## Records of scene-based questions
++++++++

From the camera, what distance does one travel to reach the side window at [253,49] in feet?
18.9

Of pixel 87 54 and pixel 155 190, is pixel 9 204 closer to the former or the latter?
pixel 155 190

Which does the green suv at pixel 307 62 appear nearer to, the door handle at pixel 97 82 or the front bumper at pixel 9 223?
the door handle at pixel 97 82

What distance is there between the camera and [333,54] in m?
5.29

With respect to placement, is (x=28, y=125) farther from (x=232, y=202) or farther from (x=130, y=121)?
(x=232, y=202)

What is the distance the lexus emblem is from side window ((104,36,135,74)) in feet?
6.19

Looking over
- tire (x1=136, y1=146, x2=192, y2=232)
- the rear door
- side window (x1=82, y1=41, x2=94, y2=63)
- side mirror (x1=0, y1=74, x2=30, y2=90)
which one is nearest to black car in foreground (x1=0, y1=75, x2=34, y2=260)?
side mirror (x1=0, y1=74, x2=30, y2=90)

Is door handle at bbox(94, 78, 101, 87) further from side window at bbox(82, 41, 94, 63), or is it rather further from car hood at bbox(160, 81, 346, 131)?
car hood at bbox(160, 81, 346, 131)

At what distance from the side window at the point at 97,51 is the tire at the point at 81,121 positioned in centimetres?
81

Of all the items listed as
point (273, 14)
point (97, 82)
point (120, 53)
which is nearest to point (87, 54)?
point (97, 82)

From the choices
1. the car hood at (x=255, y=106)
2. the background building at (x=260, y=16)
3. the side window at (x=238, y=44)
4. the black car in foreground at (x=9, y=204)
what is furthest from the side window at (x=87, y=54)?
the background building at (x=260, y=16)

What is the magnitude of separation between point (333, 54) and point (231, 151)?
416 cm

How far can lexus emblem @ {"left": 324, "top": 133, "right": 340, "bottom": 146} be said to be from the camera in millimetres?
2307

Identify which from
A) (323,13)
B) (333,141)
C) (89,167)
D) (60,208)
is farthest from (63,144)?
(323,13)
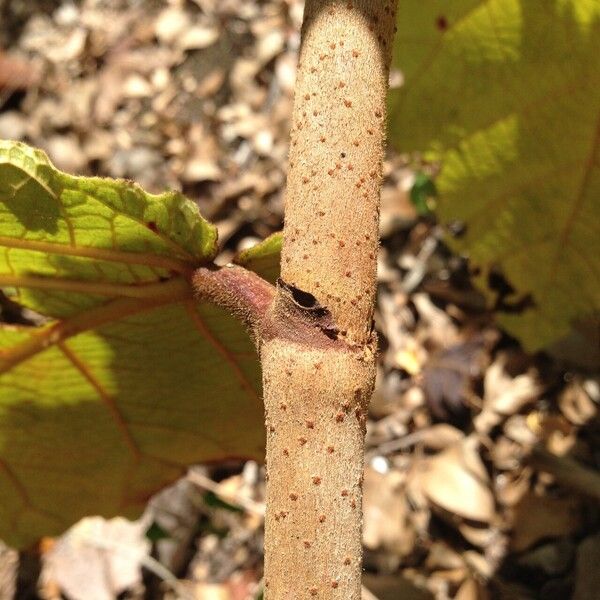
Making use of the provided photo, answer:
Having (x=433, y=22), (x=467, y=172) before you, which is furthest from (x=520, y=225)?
(x=433, y=22)

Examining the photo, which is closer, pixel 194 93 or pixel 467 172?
pixel 467 172

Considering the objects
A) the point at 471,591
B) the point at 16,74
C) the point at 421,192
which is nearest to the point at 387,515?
the point at 471,591

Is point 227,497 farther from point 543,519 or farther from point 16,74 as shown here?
point 16,74

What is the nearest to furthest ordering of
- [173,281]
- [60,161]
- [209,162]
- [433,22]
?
[173,281] < [433,22] < [209,162] < [60,161]

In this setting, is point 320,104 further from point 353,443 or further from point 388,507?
point 388,507

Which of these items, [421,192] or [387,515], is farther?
[421,192]

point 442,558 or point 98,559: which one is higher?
point 442,558

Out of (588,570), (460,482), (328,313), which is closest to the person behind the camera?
(328,313)
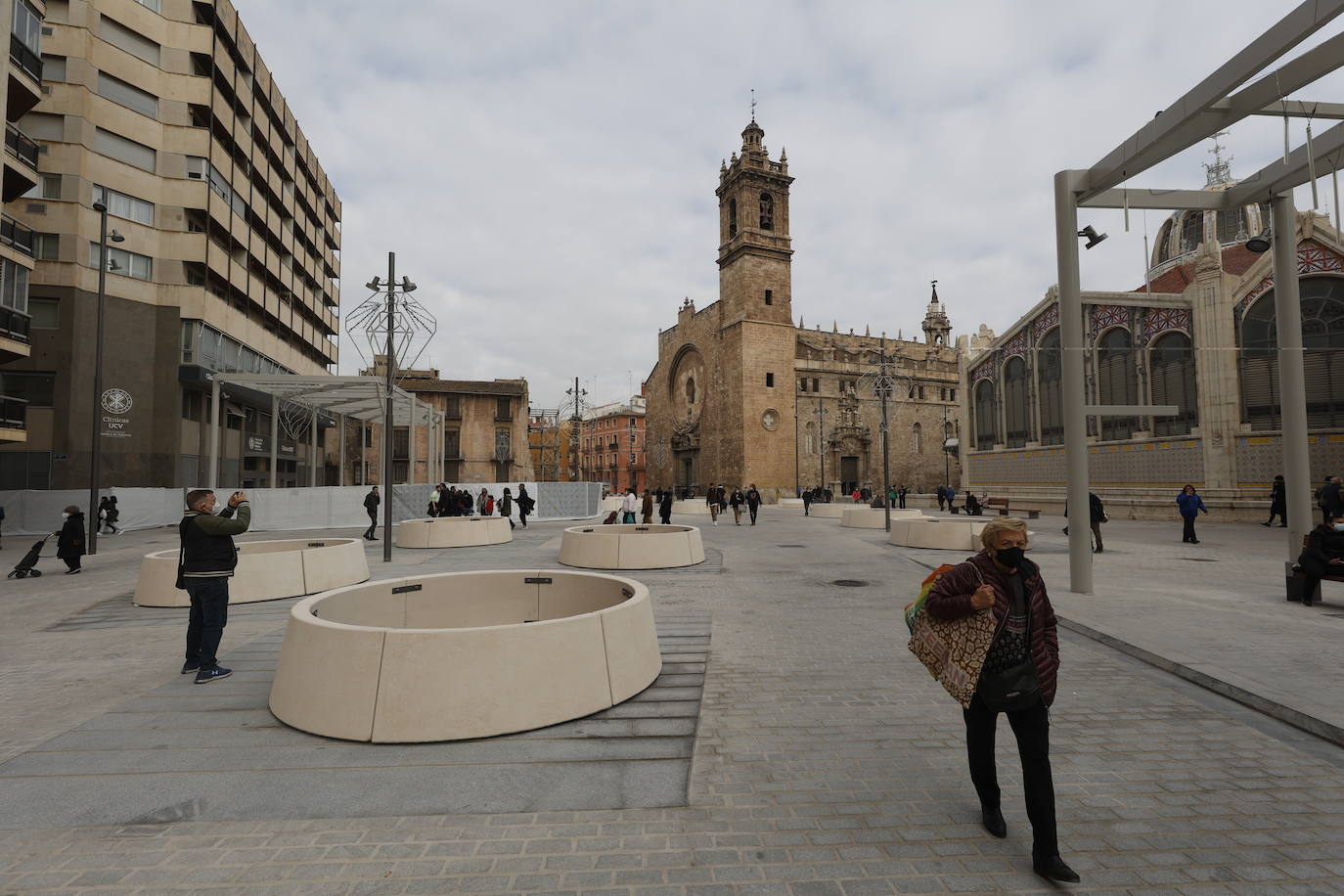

++++++++

## DIRECTIONS FOR THIS TASK
Revise all of the records above, swapping "side window" for "passenger window" wherever it occurs and keeping every other part identical. Leave the pictures out.

## WRITTEN ANSWER
From the camera, what distance does one travel to reach the passenger window at [253,49] in feet?
18.9

Of pixel 87 54 and pixel 155 190, is pixel 9 204 closer to the former or the latter?
pixel 155 190

Which does the green suv at pixel 307 62 appear nearer to, the door handle at pixel 97 82 or the front bumper at pixel 9 223?
the door handle at pixel 97 82

What distance is there between the camera and [333,54] in m?
5.29

With respect to placement, is (x=28, y=125) farther from (x=232, y=202) or farther from (x=130, y=121)?
(x=232, y=202)

What is the distance the lexus emblem is from passenger window ((104,36,135,74)) in feet?
6.19

Looking over
- tire (x1=136, y1=146, x2=192, y2=232)
- the rear door
- passenger window (x1=82, y1=41, x2=94, y2=63)
- side mirror (x1=0, y1=74, x2=30, y2=90)
which one is nearest to black car in foreground (x1=0, y1=75, x2=34, y2=260)?
side mirror (x1=0, y1=74, x2=30, y2=90)

Is door handle at bbox(94, 78, 101, 87) further from passenger window at bbox(82, 41, 94, 63), or is it rather further from car hood at bbox(160, 81, 346, 131)?
car hood at bbox(160, 81, 346, 131)

At what distance from the passenger window at the point at 97,51 is the tire at the point at 81,121 positioned in centimetres?
81

Of all the items listed as
point (273, 14)
point (97, 82)
point (120, 53)
which is nearest to point (87, 54)?
point (97, 82)

From the choices
1. the car hood at (x=255, y=106)
2. the background building at (x=260, y=16)
3. the passenger window at (x=238, y=44)
4. the black car in foreground at (x=9, y=204)
what is furthest from the passenger window at (x=87, y=54)?
the background building at (x=260, y=16)

What is the magnitude of separation between point (333, 54) and point (231, 151)?
416 cm

How far can lexus emblem @ {"left": 324, "top": 133, "right": 340, "bottom": 146} be said to be from the camera in millimetres?
2307

Identify which from
A) (323,13)
B) (333,141)
C) (89,167)
D) (60,208)
is farthest from (63,144)?
(323,13)
Making use of the provided photo, answer:
Having (x=433, y=22), (x=467, y=172) before you, which is furthest from (x=520, y=225)?
(x=433, y=22)

Examining the photo, which is closer, pixel 194 93 or pixel 467 172?
pixel 467 172

Considering the objects
A) the point at 471,591
B) the point at 16,74
C) the point at 421,192
which is nearest to the point at 387,515?
the point at 471,591

Is point 227,497 farther from point 543,519 or farther from point 16,74 as shown here?
point 16,74

What is the nearest to furthest ordering of
- [173,281]
- [60,161]
- [209,162]
- [433,22]
?
[173,281] < [433,22] < [209,162] < [60,161]

In this setting, is point 320,104 further from point 353,443 or further from point 388,507?
point 388,507

Which of these items, [421,192] or [387,515], is farther?
[421,192]

point 442,558 or point 98,559: which one is higher?
point 442,558

Out of (588,570), (460,482), (328,313), which is closest to the person behind the camera?
(328,313)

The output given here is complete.